__DATASET__

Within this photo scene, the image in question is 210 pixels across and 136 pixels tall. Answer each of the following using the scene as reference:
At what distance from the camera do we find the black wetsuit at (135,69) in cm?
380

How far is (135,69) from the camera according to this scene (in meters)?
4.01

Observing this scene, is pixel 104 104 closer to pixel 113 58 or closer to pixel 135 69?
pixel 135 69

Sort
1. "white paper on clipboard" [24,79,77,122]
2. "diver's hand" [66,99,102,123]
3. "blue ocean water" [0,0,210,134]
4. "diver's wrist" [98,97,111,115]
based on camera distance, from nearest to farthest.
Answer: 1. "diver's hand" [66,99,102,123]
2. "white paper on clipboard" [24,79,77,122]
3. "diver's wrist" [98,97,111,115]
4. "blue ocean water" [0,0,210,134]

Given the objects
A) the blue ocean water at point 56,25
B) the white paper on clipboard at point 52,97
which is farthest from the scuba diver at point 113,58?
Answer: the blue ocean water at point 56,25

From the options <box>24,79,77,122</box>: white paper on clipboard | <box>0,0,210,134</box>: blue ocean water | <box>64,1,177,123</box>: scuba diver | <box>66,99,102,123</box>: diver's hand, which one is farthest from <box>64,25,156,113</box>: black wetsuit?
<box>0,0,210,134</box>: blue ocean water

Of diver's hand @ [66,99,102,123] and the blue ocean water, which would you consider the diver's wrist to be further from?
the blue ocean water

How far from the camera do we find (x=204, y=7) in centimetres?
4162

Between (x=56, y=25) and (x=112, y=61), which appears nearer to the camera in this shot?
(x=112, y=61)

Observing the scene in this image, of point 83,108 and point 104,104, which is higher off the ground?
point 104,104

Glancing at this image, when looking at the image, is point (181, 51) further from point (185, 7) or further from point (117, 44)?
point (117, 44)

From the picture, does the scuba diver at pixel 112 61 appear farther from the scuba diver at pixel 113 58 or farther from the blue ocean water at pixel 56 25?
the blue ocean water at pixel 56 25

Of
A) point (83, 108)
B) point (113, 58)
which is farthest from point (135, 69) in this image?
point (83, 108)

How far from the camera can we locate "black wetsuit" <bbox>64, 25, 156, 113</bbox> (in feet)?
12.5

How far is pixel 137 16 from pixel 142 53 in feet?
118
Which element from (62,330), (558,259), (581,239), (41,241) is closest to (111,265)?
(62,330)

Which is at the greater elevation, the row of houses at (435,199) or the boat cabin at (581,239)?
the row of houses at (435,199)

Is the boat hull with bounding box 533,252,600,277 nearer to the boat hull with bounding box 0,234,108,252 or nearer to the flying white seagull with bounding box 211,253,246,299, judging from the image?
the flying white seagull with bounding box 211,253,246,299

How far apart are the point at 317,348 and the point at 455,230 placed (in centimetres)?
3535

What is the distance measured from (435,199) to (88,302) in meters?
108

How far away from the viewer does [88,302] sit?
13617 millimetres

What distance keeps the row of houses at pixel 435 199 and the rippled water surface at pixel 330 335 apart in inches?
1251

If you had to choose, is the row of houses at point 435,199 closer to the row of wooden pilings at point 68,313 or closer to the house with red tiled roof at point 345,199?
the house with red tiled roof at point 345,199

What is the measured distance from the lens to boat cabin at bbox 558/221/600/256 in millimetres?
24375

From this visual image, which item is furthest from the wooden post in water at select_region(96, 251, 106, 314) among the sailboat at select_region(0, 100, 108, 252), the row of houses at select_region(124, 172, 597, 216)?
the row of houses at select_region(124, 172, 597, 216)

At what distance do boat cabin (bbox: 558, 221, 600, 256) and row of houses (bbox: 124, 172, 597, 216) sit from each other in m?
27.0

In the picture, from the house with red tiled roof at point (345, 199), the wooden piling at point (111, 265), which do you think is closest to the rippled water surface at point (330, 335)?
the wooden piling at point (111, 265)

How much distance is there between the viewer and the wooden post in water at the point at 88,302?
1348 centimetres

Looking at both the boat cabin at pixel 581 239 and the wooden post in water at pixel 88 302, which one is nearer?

__REQUIRED TASK__
Copy the rows from the line with "How far apart" through the end of the rows, changing "wooden post" to "wooden pole" and leaving everything else the same.

__COMPLETE OUTPUT__
How far apart are the point at 317,348 and the point at 455,230 placed (in centimetres)?
3535

What is the distance measured from (435,199) to (88,302) in meters?
108

How far away from the viewer does [88,302] sit?
13617 millimetres

What distance keeps the row of houses at pixel 435 199 and the rippled water surface at pixel 330 335 apart in inches?
1251

If you had to choose, is the row of houses at point 435,199 closer to the row of wooden pilings at point 68,313 or closer to the house with red tiled roof at point 345,199?
the house with red tiled roof at point 345,199

What is the measured distance from the lens to boat cabin at bbox 558/221/600/256 in millimetres?
24375

From this visual image, which item is furthest from the wooden pole in water at select_region(96, 251, 106, 314) among the sailboat at select_region(0, 100, 108, 252), the row of houses at select_region(124, 172, 597, 216)?
the row of houses at select_region(124, 172, 597, 216)

At what distance do boat cabin (bbox: 558, 221, 600, 256) and row of houses (bbox: 124, 172, 597, 216) sit from each other in m?
27.0

In the picture, from the house with red tiled roof at point (345, 199), the wooden piling at point (111, 265), which do you think is closest to the rippled water surface at point (330, 335)?
the wooden piling at point (111, 265)

How much distance is there between the viewer and the wooden pole in water at the point at 88,302?
1348 centimetres

Looking at both the boat cabin at pixel 581 239 and the wooden pole in water at pixel 88 302, which one is nearer?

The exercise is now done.